Wednesday, December 9, 2015

The Things Warlords Did Right: Questing

With all the bad things people can say about warlords it is very easy to forgot about some of things that the expansion did well.  You can complain about no dailies, no reason to do dungeons after release which valor and it associated gear could have cured early on, no flight at release, ashran not living up to what some people expected and I could go on and on with more, very reasonable, complaints we have heard.  Because of things like those ones I mentioned it is a fairly safe assumption warlords is near the bottom of more than a fair amount of peoples lists, but that does not mean that warlords did not do a few things right.

In the first of a series of posts addressing the things they did right, and only those things, I want to take a look at the questing experience, which in my opinion, was done exceptionally well this expansion.

Warlords did questing well.

I know a lot of people still consider the warlords questing experience to be quite linear in nature but I have to disagree.  As someone who actually enjoys questing, both the act of doing them and reading the quests that accompany them, I would like to consider myself a connoisseur or sort when it comes to questing and I believe it is in fact the best job they have ever done making it non-linear.

To support my claim that the questing is in fact not linear is the fact that the "end of zone" reward, the book we get that we can trade in for a garrison blueprint, can be attained in each and every zone without doing the entire zone.  Heck, in one of those zones, Nagrand, you get it near the beginning of the zone.  That is the "big" zone reward.  So the fact that you do not need to do the entire zone to get it is about as much proof that the questing is not linear as you need.

Linear questing is such.  You need to do A to open B then do B to open C then do C to open D and continue along.  If you want to see what real linear questing was, go quest in cataclysm content.  In each and every zone on Draenor you can do the quests you are given to start with or you can choose just to turn the lead in quest in and not pick up the quests it sends you to and go exploring.  You will find many quests you can pick up that give you little hubs in that area and did not require you to do anything to open them.  You really can choose which quests you want to do and which you do not.
——
PROBLEM STATEMENT:
The post above on what Warlords did right names several complaints people have about the expansion. List each one.

MATERIAL SUPPLIED:
——
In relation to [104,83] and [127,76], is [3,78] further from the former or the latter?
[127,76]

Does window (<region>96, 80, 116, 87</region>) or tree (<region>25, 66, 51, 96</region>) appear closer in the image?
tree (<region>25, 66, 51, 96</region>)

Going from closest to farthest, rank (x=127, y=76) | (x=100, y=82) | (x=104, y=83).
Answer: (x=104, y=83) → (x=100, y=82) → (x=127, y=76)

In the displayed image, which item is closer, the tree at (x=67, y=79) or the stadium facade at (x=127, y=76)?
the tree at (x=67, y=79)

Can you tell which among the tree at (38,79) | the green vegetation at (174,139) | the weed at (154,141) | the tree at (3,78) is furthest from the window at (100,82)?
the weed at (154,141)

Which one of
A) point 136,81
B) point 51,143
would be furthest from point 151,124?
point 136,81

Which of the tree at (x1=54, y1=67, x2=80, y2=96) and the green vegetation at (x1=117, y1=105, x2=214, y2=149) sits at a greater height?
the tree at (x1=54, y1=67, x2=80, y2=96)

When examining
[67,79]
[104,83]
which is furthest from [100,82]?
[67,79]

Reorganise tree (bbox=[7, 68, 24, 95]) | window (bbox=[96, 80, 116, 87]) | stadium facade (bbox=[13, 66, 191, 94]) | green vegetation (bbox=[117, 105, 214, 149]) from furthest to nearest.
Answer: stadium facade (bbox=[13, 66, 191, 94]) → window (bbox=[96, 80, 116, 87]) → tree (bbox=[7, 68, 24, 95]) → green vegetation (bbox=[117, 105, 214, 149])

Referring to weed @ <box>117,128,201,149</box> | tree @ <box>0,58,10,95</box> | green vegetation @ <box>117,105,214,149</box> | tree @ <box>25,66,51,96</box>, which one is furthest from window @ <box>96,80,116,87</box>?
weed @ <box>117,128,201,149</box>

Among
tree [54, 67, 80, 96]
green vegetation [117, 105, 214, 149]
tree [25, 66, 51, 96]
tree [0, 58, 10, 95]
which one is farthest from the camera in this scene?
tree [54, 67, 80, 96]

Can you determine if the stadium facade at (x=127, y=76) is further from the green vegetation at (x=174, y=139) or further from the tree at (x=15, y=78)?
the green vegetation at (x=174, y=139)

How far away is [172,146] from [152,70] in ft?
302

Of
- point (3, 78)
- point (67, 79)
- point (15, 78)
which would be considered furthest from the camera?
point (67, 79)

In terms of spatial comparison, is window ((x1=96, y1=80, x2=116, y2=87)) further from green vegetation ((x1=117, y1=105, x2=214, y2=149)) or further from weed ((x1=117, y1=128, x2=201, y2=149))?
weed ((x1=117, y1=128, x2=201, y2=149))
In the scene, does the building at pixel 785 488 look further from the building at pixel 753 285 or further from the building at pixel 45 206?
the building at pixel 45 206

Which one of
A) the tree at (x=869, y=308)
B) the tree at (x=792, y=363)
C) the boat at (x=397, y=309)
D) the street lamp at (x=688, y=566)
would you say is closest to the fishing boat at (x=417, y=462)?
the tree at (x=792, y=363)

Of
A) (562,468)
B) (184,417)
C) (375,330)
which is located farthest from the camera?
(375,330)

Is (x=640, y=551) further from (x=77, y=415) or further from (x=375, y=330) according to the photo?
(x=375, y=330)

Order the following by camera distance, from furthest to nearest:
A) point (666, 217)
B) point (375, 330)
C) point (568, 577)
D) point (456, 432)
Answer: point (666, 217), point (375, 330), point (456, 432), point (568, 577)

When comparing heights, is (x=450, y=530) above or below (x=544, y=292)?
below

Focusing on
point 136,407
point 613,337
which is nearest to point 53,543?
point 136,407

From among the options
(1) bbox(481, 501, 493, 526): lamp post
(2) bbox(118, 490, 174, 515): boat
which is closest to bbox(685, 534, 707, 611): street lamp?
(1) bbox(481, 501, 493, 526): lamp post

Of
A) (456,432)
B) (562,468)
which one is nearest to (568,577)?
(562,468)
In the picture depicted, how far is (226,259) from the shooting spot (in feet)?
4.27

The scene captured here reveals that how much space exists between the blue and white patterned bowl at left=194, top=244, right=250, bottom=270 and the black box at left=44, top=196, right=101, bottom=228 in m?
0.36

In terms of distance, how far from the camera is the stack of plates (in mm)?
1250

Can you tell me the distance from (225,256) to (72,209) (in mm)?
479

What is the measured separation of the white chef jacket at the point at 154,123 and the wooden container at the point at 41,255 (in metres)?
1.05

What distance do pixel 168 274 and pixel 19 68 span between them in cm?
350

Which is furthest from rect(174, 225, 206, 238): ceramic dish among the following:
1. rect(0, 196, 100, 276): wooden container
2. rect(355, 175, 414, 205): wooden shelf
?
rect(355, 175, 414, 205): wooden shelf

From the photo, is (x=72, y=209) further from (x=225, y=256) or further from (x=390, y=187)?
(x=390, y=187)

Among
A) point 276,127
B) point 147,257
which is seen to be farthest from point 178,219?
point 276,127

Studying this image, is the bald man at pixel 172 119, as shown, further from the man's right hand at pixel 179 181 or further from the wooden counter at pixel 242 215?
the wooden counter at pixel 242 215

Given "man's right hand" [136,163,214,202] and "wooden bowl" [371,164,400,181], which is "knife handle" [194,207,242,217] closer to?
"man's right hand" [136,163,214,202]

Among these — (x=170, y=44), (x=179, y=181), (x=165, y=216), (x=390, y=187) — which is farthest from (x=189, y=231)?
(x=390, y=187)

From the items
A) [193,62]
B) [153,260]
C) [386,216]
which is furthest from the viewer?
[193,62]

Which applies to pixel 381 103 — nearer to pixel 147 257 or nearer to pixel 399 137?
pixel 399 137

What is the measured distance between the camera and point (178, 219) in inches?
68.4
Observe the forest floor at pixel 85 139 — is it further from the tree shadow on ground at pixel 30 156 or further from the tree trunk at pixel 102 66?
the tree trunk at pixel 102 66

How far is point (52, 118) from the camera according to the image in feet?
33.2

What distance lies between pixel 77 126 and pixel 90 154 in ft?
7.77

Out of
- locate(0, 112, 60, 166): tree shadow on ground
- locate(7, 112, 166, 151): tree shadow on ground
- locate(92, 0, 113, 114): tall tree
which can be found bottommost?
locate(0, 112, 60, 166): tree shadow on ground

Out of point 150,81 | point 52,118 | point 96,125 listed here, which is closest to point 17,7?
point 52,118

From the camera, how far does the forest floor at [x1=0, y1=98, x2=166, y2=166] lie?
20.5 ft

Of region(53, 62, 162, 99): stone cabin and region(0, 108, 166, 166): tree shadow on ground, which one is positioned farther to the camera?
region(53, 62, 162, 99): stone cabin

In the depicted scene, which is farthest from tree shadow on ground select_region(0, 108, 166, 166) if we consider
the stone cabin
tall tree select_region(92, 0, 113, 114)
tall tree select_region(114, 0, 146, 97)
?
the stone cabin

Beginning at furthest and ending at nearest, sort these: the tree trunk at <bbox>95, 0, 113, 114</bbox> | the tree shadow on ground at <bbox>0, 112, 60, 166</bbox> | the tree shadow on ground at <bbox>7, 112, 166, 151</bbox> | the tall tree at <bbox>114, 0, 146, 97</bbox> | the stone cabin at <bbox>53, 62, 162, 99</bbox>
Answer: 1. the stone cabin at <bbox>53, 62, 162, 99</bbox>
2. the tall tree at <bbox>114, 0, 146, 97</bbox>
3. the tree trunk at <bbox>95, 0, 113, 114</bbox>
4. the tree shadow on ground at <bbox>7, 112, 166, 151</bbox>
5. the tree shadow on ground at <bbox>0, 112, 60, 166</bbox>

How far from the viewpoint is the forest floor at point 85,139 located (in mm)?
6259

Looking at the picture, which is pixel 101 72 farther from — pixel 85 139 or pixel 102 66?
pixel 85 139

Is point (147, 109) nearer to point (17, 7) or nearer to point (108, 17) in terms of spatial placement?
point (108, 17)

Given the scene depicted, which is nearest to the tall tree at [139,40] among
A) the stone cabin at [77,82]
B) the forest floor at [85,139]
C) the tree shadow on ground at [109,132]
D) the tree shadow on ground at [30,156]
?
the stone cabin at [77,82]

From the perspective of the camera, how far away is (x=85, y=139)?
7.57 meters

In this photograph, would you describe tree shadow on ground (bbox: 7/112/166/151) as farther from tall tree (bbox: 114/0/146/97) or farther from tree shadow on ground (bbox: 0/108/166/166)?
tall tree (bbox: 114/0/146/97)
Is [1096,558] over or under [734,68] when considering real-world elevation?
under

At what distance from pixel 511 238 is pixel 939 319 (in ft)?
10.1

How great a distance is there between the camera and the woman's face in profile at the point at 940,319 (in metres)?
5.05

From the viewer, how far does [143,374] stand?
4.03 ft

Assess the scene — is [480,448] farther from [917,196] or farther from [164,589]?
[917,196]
——
FINAL RESULT:
- No dailies
- No reason to do dungeons after release
- No flight at release
- Ashran not living up to what some people expected